Пуля просвистела мимо, и Джим, перекатившись на живот, лихорадочно схватился за оружие. Он стрелял почти наугад, выпустив три пули в том направлении, откуда раздался выстрел. Огромным усилием воли, ухватившись за пень сраженного молнией дерева, он поднялся, и, когда снова сверкнула молния, два человека выстрелили одновременно, как один. Бостуик оторвался от пня и бросился сквозь стену дождя туда, где видел Моффита. Они сшиблись. Джим яростно ударил дулом своего револьвера, промахнулся и упал лицом вперед. Мгновенно перевернувшись, он увидел над собой темную, нетвердо стоящую на ногах фигуру. Моффит выстрелил, вспышка сверкнула всего на расстоянии фута от лица Джима. В нос ему ударил противный запах горячего пороха, он вновь почувствовал удар поразившей его пули.
Темные груды облаков перекатывались над горной цепью, а между пиками, словно огненные дервиши, плясали молнии. Лес непременно загорелся бы, если бы не дождь, который обрушивал на деревья огромные массы воды.
Моффит выстрелил снова, но его качало, так же как окружавшие его кусты и деревья, так что он промахнулся. Бостуик перевернулся на живот. Он упорно боролся, мыча от ярости, от желания подняться на ноги и схватиться с Моффитом. Наконец, отчаянно взмахнув рукой, вцепился в лодыжку киллера.
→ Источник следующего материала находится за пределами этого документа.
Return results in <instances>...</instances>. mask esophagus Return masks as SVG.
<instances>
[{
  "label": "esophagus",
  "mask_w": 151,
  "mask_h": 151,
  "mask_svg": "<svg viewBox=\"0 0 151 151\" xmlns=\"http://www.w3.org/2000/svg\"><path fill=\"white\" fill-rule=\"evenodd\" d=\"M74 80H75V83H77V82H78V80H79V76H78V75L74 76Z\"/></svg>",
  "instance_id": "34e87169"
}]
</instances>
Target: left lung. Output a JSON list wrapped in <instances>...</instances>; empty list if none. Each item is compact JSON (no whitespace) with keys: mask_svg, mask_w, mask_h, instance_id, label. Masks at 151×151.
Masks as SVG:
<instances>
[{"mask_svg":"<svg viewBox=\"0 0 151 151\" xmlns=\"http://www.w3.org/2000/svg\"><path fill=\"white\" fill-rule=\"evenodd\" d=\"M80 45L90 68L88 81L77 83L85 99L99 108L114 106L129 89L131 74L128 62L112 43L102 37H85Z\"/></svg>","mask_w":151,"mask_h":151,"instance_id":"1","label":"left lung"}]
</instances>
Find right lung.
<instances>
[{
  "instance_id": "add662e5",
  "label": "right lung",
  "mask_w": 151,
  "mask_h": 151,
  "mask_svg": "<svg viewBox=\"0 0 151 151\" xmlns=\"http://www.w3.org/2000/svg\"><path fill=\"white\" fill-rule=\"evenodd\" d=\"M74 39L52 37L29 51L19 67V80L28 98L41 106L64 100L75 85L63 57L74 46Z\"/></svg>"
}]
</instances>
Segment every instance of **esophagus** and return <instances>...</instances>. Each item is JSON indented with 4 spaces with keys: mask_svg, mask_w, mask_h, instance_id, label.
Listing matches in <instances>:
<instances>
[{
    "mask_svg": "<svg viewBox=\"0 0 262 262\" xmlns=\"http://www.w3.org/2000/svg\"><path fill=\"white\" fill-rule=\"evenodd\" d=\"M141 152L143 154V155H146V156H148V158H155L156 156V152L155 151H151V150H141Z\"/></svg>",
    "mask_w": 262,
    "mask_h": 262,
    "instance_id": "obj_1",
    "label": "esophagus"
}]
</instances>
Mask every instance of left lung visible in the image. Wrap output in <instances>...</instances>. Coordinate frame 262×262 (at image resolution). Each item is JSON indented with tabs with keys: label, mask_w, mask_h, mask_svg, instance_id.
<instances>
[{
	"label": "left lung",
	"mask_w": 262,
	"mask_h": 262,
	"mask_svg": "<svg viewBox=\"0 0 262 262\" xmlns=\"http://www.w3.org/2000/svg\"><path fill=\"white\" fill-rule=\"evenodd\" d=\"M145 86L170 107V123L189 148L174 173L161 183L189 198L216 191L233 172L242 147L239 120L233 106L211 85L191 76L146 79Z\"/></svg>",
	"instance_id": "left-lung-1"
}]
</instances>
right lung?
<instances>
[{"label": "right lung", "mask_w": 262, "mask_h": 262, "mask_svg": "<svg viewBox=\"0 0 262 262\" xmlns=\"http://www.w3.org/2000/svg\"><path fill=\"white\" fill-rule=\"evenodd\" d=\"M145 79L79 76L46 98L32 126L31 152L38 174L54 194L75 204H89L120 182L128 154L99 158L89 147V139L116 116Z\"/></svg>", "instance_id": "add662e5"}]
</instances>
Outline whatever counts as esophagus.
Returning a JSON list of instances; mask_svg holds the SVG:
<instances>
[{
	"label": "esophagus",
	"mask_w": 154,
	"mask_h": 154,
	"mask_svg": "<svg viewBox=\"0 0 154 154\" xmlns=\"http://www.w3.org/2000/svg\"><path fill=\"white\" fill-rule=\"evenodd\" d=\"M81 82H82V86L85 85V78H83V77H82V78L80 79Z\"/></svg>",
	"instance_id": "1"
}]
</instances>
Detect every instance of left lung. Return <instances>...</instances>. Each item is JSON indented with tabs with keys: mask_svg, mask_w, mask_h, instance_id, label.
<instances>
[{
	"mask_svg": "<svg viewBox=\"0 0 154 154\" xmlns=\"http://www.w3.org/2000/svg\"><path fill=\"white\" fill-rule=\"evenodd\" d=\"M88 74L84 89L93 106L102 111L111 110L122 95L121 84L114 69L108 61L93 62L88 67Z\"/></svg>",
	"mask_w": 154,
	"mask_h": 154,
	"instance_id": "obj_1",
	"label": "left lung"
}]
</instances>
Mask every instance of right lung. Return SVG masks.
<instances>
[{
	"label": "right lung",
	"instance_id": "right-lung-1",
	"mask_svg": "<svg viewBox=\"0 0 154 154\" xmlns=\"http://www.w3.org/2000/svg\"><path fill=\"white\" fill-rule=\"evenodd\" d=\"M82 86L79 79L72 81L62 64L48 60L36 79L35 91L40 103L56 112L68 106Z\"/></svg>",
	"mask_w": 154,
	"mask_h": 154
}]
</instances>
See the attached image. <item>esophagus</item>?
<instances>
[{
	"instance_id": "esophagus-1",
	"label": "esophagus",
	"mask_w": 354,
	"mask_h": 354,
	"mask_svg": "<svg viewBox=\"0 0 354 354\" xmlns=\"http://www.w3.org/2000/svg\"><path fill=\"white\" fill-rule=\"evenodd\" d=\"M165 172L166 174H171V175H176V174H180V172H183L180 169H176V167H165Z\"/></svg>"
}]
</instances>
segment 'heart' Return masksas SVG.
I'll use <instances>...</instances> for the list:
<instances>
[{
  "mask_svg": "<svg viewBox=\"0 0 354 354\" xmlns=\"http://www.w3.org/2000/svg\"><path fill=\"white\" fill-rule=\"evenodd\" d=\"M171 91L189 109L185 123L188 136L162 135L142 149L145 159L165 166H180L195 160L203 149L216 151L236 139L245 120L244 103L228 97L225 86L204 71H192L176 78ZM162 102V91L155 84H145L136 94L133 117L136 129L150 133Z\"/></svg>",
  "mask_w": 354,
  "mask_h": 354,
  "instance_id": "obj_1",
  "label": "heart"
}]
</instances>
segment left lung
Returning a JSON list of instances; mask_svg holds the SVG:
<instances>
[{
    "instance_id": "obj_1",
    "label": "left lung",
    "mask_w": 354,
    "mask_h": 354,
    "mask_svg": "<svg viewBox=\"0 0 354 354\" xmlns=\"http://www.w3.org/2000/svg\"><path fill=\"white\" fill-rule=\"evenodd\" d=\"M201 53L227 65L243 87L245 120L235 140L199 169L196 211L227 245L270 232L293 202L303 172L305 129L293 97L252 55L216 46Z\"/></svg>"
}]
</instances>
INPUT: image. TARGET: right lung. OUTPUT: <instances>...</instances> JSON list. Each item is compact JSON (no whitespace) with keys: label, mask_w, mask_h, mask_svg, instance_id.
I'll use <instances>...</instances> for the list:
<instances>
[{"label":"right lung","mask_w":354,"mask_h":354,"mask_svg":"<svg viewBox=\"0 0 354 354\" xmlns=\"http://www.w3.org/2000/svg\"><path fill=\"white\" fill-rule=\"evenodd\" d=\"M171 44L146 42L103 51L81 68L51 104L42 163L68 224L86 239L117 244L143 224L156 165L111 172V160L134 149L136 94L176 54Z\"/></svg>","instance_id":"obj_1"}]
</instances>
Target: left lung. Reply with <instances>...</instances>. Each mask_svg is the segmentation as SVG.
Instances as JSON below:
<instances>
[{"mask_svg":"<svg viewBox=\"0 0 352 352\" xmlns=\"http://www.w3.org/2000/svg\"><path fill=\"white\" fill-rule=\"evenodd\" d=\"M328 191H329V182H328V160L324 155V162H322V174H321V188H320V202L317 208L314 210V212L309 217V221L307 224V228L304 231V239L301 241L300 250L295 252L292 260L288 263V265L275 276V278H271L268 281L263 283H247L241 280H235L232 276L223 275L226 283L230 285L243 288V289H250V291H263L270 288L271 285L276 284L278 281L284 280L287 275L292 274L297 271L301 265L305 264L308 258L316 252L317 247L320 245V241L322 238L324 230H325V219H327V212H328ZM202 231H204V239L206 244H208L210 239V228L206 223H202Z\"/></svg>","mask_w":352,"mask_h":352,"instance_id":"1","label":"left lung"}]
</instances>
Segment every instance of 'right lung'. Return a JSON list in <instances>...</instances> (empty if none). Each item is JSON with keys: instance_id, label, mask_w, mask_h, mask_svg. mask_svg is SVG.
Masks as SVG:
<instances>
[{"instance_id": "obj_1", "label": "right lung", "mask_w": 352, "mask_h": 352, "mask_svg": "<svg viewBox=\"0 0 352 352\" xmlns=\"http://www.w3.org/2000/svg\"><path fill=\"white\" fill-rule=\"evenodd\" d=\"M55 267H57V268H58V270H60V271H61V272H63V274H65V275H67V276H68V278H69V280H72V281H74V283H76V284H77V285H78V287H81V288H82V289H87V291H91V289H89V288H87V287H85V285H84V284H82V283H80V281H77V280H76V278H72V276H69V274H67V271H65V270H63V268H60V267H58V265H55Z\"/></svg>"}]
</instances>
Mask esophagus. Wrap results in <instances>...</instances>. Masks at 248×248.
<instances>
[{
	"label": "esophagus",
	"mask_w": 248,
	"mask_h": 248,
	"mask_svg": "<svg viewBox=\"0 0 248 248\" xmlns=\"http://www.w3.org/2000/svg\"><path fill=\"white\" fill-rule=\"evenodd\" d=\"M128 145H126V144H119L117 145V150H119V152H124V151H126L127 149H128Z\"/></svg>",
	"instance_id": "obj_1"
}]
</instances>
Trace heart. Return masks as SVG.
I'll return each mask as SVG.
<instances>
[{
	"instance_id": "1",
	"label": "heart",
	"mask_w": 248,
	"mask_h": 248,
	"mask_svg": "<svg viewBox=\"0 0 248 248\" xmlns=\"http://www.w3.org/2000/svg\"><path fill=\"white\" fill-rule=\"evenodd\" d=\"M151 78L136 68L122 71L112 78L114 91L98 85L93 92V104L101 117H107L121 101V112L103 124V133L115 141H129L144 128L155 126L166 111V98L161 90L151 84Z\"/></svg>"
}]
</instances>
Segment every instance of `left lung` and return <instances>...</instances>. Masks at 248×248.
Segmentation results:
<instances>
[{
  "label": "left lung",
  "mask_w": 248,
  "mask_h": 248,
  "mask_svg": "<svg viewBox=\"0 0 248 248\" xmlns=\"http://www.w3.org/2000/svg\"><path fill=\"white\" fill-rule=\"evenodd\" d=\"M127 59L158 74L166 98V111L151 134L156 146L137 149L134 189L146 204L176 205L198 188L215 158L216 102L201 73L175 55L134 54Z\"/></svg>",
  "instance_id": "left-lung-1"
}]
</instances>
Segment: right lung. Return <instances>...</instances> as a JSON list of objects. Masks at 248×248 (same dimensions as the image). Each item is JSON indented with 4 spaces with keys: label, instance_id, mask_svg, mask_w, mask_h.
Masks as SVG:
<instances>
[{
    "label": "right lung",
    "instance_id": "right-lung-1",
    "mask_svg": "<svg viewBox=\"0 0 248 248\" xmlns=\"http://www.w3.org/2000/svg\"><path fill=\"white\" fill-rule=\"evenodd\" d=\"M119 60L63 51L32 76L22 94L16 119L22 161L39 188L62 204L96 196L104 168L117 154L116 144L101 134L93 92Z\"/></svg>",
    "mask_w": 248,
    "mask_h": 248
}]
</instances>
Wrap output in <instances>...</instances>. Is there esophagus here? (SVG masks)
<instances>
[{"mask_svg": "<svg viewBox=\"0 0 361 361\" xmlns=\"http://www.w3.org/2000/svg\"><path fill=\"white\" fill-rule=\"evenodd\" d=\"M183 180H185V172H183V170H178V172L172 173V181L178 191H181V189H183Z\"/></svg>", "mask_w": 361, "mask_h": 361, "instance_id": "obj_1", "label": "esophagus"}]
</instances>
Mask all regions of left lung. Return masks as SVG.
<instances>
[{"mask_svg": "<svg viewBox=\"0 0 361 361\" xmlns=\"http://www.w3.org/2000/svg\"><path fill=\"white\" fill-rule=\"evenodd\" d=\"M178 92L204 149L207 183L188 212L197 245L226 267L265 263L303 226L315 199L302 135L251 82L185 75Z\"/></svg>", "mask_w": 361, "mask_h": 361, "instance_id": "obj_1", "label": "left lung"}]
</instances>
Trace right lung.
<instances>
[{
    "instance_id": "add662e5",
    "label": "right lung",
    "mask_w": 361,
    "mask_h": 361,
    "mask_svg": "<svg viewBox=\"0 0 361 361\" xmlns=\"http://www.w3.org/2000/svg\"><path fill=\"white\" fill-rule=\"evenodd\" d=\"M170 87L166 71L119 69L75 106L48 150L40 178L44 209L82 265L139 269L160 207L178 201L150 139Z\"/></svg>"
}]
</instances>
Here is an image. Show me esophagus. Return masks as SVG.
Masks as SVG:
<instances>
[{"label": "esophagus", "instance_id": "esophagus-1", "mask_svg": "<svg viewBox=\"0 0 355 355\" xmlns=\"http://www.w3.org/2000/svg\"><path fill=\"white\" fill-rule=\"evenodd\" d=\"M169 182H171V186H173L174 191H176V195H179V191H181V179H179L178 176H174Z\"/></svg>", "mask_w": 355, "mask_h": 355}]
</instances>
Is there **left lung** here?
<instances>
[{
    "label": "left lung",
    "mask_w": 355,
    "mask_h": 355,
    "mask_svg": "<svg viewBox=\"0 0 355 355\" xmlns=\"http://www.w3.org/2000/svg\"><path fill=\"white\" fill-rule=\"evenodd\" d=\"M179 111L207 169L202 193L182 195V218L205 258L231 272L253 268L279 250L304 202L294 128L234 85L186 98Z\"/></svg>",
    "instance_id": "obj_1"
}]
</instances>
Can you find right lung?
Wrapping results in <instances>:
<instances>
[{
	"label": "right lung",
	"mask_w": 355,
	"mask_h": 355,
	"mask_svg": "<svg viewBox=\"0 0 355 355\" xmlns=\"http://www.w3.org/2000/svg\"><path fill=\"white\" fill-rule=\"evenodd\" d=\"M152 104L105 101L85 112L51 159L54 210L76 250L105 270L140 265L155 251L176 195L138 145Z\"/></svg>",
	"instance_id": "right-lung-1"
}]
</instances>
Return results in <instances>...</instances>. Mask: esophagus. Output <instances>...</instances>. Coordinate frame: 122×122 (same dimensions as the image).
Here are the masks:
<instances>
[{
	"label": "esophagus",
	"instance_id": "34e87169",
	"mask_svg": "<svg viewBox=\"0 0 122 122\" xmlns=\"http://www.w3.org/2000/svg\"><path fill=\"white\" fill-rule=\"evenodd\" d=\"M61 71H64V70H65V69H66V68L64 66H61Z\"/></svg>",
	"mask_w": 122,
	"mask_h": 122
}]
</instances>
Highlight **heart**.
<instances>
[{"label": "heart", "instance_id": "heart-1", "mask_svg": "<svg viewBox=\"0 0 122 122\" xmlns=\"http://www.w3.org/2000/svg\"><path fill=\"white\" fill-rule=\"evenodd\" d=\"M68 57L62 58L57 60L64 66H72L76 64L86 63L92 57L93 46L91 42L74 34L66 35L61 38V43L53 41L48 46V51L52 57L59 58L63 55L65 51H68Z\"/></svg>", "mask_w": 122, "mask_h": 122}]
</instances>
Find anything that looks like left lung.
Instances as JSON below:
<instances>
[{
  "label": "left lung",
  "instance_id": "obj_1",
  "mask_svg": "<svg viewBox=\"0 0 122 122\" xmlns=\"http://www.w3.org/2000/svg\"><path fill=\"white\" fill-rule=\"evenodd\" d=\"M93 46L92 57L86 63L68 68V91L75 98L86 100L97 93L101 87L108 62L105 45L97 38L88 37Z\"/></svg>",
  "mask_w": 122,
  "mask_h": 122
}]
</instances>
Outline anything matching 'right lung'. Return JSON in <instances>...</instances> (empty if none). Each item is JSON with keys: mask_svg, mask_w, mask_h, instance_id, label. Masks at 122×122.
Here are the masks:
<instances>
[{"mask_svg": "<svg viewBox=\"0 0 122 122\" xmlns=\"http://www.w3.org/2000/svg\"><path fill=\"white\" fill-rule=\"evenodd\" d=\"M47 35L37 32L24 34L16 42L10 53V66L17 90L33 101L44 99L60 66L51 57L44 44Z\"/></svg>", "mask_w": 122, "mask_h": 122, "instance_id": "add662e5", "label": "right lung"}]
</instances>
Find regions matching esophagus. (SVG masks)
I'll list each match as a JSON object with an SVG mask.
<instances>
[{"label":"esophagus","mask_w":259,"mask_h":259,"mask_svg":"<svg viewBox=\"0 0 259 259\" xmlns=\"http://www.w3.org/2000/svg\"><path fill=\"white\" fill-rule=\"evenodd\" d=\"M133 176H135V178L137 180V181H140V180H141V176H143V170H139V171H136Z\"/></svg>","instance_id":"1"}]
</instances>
Дернул — Моффит упал, такой же израненный и окровавленный, как и он сам, и Бостуик пополз, стремясь добраться до его горла. Сверкнула очередная вспышка молнии, потом раздался выстрел Моффита.
Сознание возвращалось к нему, но медленно. Джим Бостуик лежал лицом вниз на камнях горного хребта, начисто выметенных и вымытых ветром и дождем. Вокруг, там, где совсем недавно бушевал ветер и неистовствовал дождь, царила мертвая тишина. В голове молотом стучала боль. Плечо и рука словно одеревенели, нога не слушалась, каждое движение причиняло мучительные страдания.
Дождь прекратился. Ветер стих. Раскаты грома в дальних одиноких ущельях на юге казались отсюда беспомощным щенячьим урчанием. Облака, гонимые ветром, метались, не находя покоя, соперничая со звездами за место на небе. А Джим Бостуик лежал совсем один, беспомощно раскинувшись на камнях этой горы; у него не осталось никаких сил — он ослаб от потери крови и переохлаждения, пролежав всю ночь под проливным дождем. А потом он протянул руку и нашел свой револьвер. Каким-то образом ощутил, что у него есть колени, подтянул их и приподнялся. Попробовал крутануть барабан револьвера, и это ему удалось.